I’m Emily. I’m living an unexpected expat life fueled by coffee and adventure. Home is where my art is.

(Currently: New Delhi)

Pickling spice.

Pickling spice.

It is becoming more likely that I will never stain my fingertips with Grandma Lucy’s pickled beets again.

*

The summer Grandma moved with Papa John to the senior living complex at Orchard Path was the same summer I moved across the Atlantic to join Joe in Brussels after we were married.

We talked about it often then — she and I — of the parallels. The grief of leaving. The fear of the unknown. The balancing of sentimentality and practicality as we both sifted and sorted our belongings to figure out what would still serve us and what needed to be purged because it simply wouldn’t fit. The exhaustion.

There was something comforting and even comical about convincing each other that our new homes would be OK even if neither of us fully believed it. But I suspect both of us felt the weight of where the parallels stopped: my move the first of many, hers the last of few. I was leaving Minnesota to follow my husband around the world to wherever the Foreign Service would send us and she was leaving her home of 55 years to be somewhere with step-up care for the time when Papa would slip further and further away.

*

Pickled beets are an acquired taste that I don’t remember acquiring. As far as I’m concerned, there’s never been a point when I didn’t love the almost sticky sweet, slightly tangy and ever so spicy chunks of soil rubies.

I suppose I should be more specific: I like, but don’t love, all pickled beets. The continuum runs from store-bought to deli to my grandmother’s.

And I suppose that, if one were being persnickety, it would be most accurate to call them “Grandma Alcott’s.” But the fact that the recipe is my great-grandmother’s is a mere technicality. As long as Mom, Brother, and I have fought over who gets the last quarter beet from the jar, the ones I love most have been “Grandma Lucy’s.”

*

After Grandma Alcott died the May that I was twelve, the only thing Mom wanted was the bible with her grandmother’s scrawled annotations and the couple of jars left on the shelves in the cellar. I didn’t understand then that grief doesn’t always come out in tears  — sometimes it’s a pie crust filled with the last batch of Palisade peaches put up the summer before.

I knew a bit better by the Christmas a couple years later when Mom’s wish list was short and sweet: a few jars of Grandma Lucy’s beets. And I couldn’t help but notice that one of the gold-ringed mason jars in the flat was filled not with beets but a check that more than covered an unexpected and out-of-budget car repair. By then I had started to understand that, in my family, canned goods are a currency pegged to love.

*

I tried to learn how to make them once. A little over five years ago on the sort of crisp Midwestern fall day that brings everything into sharp focus. Grandma let me borrow one of her aprons and Grandpa stopped tinkering at his basement workbench just long enough to take a milk break with me as the filled jars sat in their steam bath.
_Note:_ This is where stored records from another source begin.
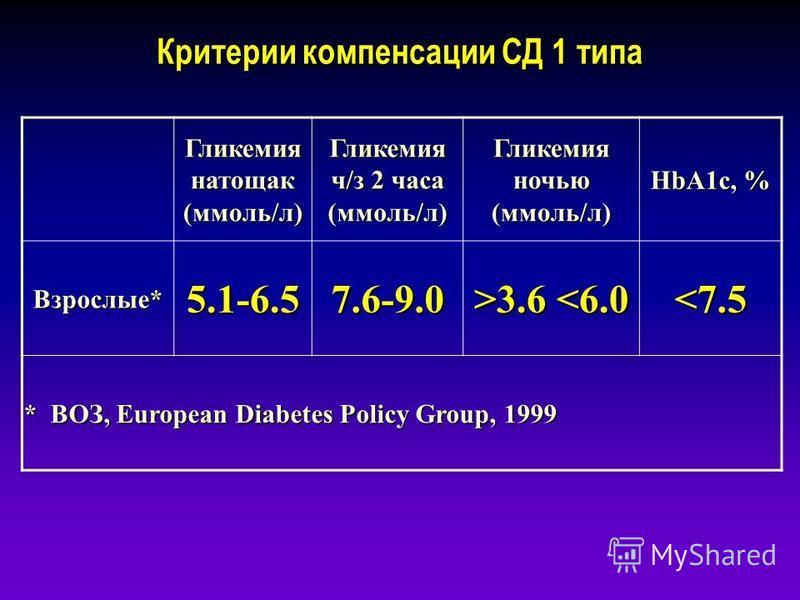 Критерии компенсации СД 1 типа Гликемия натощак (ммоль/л) Гликемия ч/з 2 часа (ммоль/л) Гликемия ночью (ммоль/л) HbA1c, % Взрослые* 5.1-6.5 7.6-9.0 >3.6 3.6 <6.0<7.5 * ВОЗ, European Diabetes Policy Group, 1999
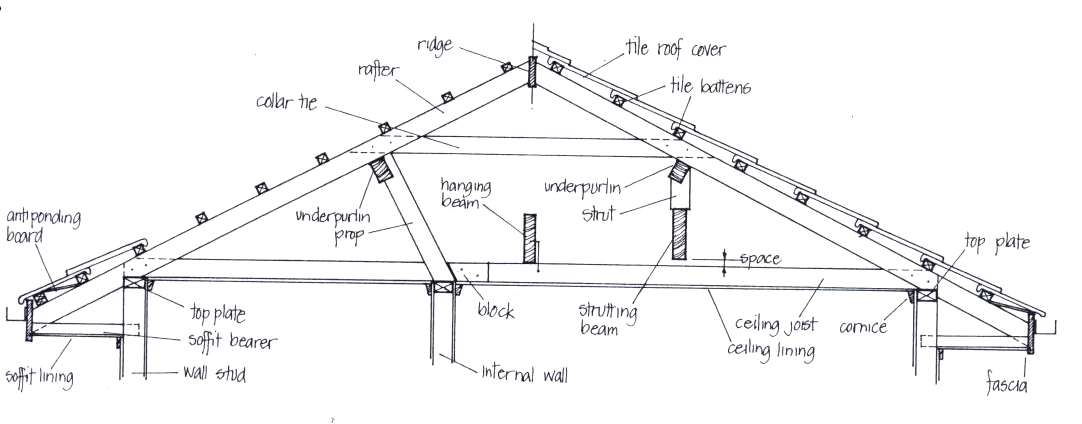 Residential structures the basics for House roof construction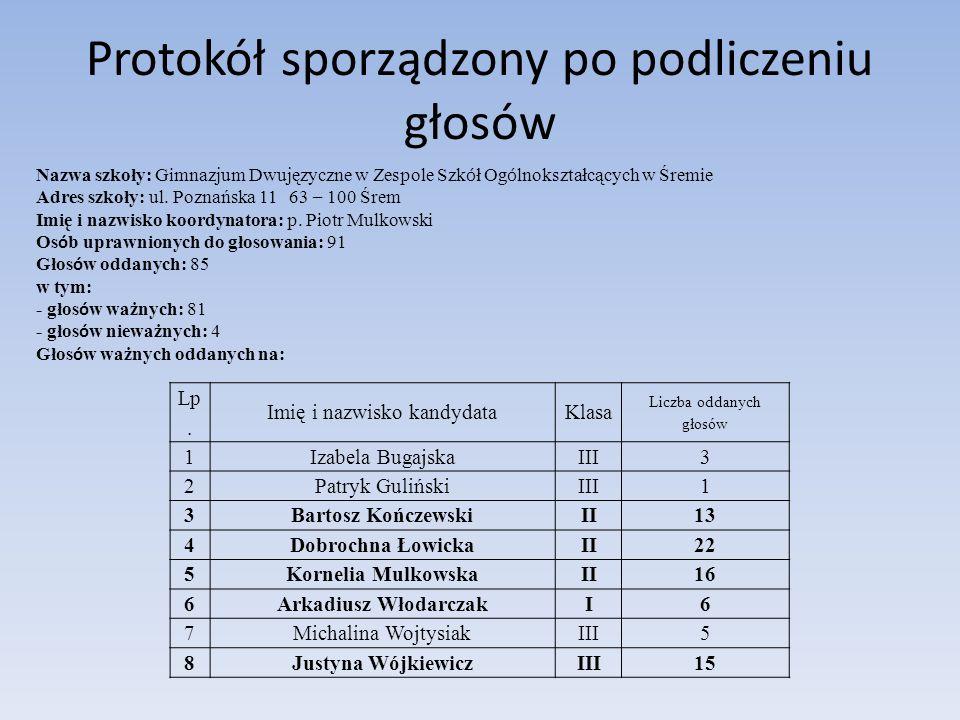 Protokół sporządzony po podliczeniu głosów Lp. Imię i nazwisko kandydataKlasa Liczba oddanych głosów 1Izabela BugajskaIII3 2Patryk GulińskiIII1 3Barto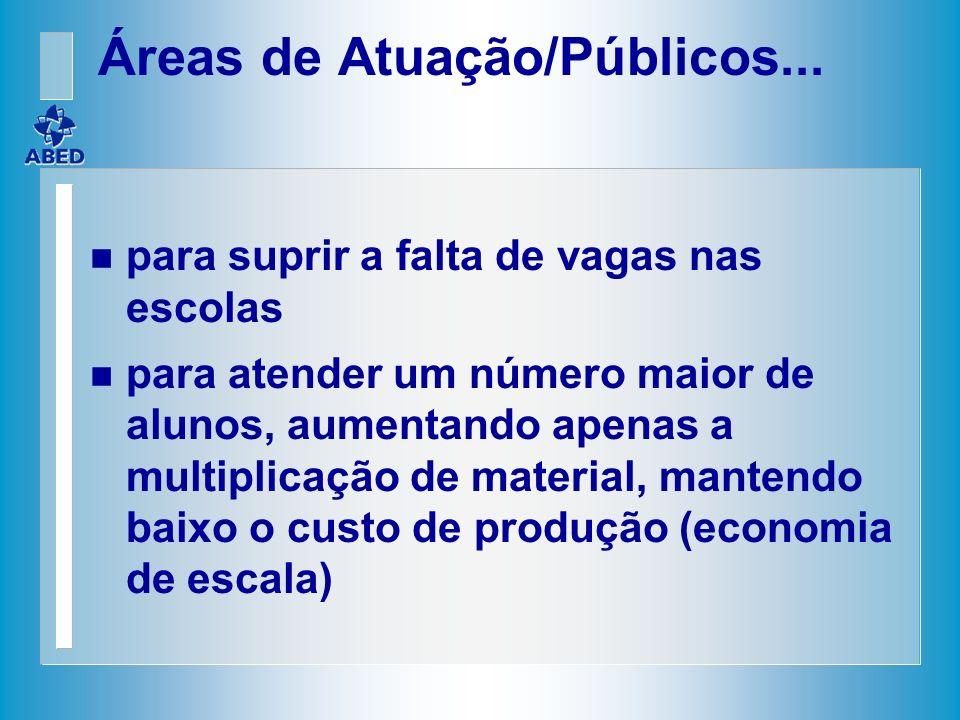 Áreas de Atuação/Públicos...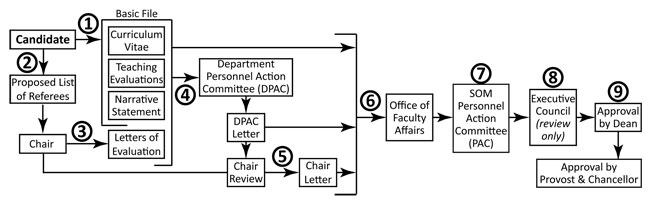 Promotions Process Flow Chart for the School of Medicine
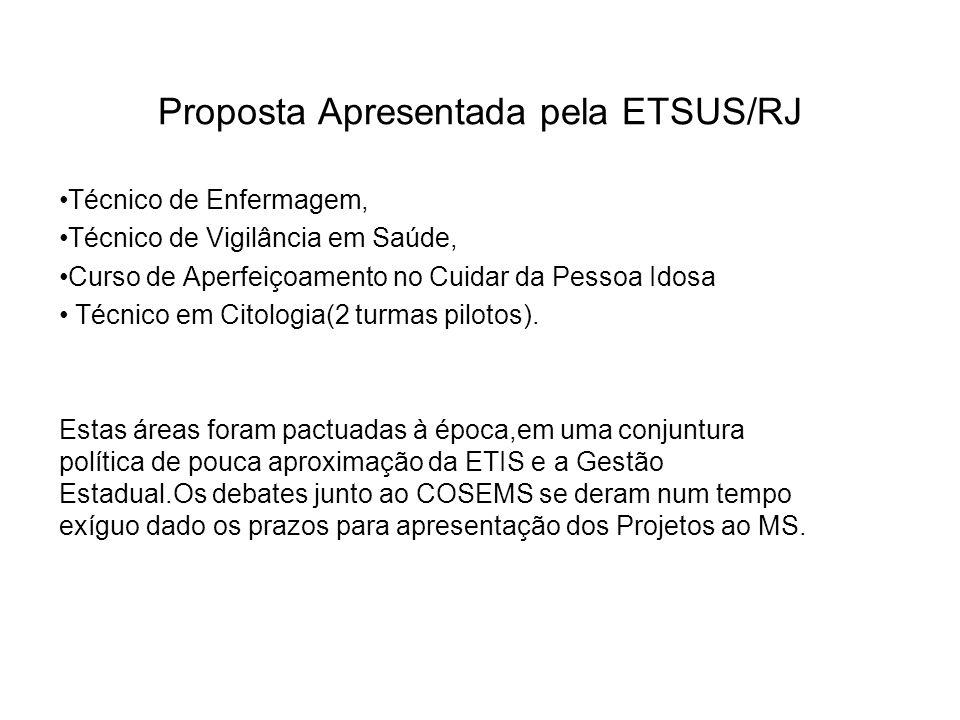 Proposta Apresentada pela ETSUS/RJ
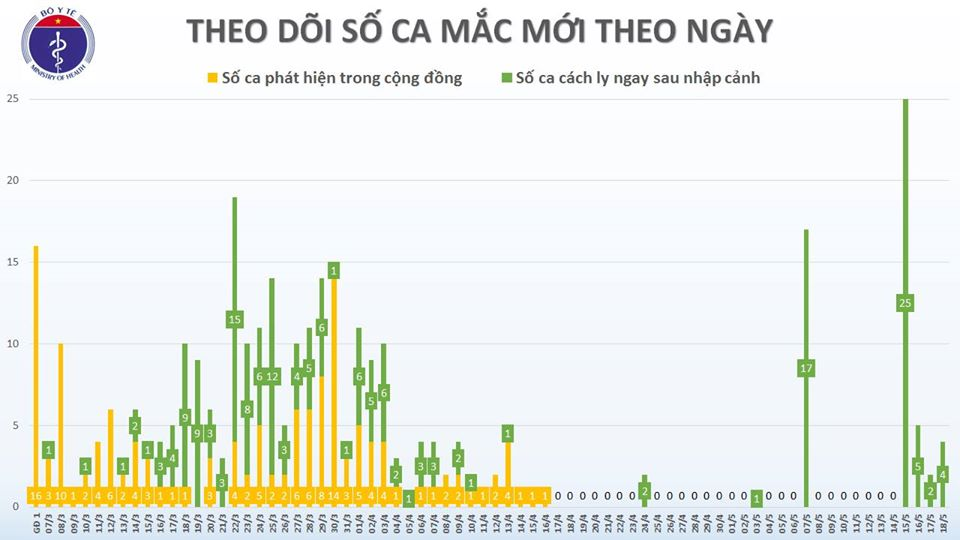 Thêm 4 ca mắc COVID-19 là tiếp viên hàng không Vietnam Airlines và người trở về từ Mỹ, Việt Nam có 324 ca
I had been drifting for a long while by then and something about the peeling and prepping and waiting had felt deliciously purposeful.

Grandma proclaimed the batch an almost failure. “Out of practice,” she begged, but I was pretty sure she was just being modest. They were the best I had ever had.

*

Next week it’ll have been two years since I packed out of the St. Paul apartment where F. Scott’s ghost came floating across the alley on summer nights when the windows were flung wide open.

It no longer feels like it was “only yesterday” — too much has changed between then and now. But sometimes, when the windows here are flung open and the midsummer’s light is just so, it doesn’t seem so very far away.

And yet.

*

We mostly talk about Nicolas and Papa when I call her. We don’t have to call attention to them — the parallels — we simply share the joys and frustrations of taking care of an almost-three-month-old boy and an 87-year-old man who’s more frequently slipping into somewhen these days. Usually we just share a knowing laugh or two and try to forget that there’s an ocean and a pandemic between us.

*

The market opened again a few weeks ago. I haven’t stopped to look to see if the farmers have any beets.


Big boy.

Big boy.

Ghost ship.

Ghost ship.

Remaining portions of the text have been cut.